L’autre membre français du CIO, Guy Drut, est très mobilisé, alors que Jean-Claude Killy ne l’était pas ou ne l’avait pas été pour la candidature de 2012. Les responsables politiques – maire de Paris, président de la République, ministres, président de région, etc. – soutiennent cette candidature, sans pour autant être placés au premier plan.


C’est selon moi la meilleure stratégie à adopter : les sportifs portent le projet tout en ayant la garantie d’un soutien des autorités politiques.


Boston est la ville choisie par le Comité olympique américain. Elle était donnée favorite, notamment en raison de l’importance des droits télés que versent les chaînes américaines. Cependant, la population de Boston est plus que réticente à recevoir ces JO 2024 et le soutien interne n’a cessé de s’amenuiser au fil des semaines.


Un mouvement « No Boston olympics » a même été créé et ne cesse de se renforcer, ce qui n’est pas bien vu par le CIO. Il n’est pas sûr que Boston aille jusqu’au bout de sa candidature ; le Comité olympique américain pourrait même d’ici septembre, choisir une autre ville pour candidater, comme Los Angeles.


Par ailleurs, l’application extraterritoriale de la justice américaine dans les affaires sportives, notamment celle du « FIFA gate », est loin de conduire les membres du CIO à être accommodant et a certainement dû en agacer beaucoup.

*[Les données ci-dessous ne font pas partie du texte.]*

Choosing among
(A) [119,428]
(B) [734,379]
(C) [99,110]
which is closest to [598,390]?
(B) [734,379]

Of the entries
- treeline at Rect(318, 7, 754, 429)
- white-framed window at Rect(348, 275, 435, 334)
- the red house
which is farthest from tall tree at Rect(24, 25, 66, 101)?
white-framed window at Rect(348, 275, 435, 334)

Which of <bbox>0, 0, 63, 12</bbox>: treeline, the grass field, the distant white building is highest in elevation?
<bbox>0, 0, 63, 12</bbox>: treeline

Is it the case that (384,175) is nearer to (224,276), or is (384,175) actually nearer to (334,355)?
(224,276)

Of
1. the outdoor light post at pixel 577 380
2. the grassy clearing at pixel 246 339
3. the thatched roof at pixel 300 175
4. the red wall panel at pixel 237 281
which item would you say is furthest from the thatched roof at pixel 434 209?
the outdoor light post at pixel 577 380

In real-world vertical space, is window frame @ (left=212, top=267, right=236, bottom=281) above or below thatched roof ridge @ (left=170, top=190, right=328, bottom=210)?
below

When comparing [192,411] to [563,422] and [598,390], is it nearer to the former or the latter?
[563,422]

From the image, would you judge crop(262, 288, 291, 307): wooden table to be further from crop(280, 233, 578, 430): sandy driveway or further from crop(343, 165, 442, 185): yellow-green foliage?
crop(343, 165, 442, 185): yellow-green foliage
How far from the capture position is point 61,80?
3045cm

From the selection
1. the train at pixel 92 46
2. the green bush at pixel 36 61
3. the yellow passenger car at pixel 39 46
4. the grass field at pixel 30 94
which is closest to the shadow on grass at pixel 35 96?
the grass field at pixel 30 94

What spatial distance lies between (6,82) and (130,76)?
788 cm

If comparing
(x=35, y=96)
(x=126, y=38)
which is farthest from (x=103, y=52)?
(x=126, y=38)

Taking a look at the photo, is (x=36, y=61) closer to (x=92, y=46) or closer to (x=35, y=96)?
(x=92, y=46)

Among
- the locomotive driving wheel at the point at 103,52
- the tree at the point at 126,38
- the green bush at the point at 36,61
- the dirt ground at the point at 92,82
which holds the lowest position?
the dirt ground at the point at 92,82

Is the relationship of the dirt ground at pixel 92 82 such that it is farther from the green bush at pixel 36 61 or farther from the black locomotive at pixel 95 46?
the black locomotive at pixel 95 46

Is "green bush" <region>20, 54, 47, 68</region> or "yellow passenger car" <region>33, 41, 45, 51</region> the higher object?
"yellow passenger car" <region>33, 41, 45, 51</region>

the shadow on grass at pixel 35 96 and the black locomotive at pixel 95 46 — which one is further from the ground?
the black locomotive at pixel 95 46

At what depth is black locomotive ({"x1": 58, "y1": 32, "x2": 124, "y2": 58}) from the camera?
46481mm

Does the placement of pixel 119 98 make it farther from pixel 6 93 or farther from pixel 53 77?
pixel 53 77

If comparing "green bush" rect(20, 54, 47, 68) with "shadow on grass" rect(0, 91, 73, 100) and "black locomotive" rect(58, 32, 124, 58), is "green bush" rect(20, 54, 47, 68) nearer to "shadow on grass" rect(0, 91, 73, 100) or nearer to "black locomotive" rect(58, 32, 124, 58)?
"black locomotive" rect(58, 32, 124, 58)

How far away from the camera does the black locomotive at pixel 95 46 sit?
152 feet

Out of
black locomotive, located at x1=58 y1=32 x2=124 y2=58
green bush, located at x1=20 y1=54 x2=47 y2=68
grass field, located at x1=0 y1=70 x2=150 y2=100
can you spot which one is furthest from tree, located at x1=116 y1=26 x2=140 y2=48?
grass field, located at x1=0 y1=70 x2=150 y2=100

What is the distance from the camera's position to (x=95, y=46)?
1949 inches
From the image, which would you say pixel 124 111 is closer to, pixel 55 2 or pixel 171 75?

Boston n’est pas la seule concurrente de Paris. Bakou, qui vient d’organiser les premiers Jeux européens, pourrait candidater, tout comme Doha. Mais il paraît difficile d’accorder les Jeux 2024 au Qatar si rapidement après la Coupe du monde 2022, elle-même controversée.


Dans la mesure où l’édition 2020 des JO aura lieu à Tokyo, cela renforce les chances d’un pays européen de remporter ceux de 2024. Rome est candidate, mais son dossier n’est pas estimé très solide. La principale ville rivale de Paris sera donc certainement Hambourg.


Mais Paris, à condition que le dossier continue à être piloté avec le même professionnalisme, a de fortes chances de l’emporter.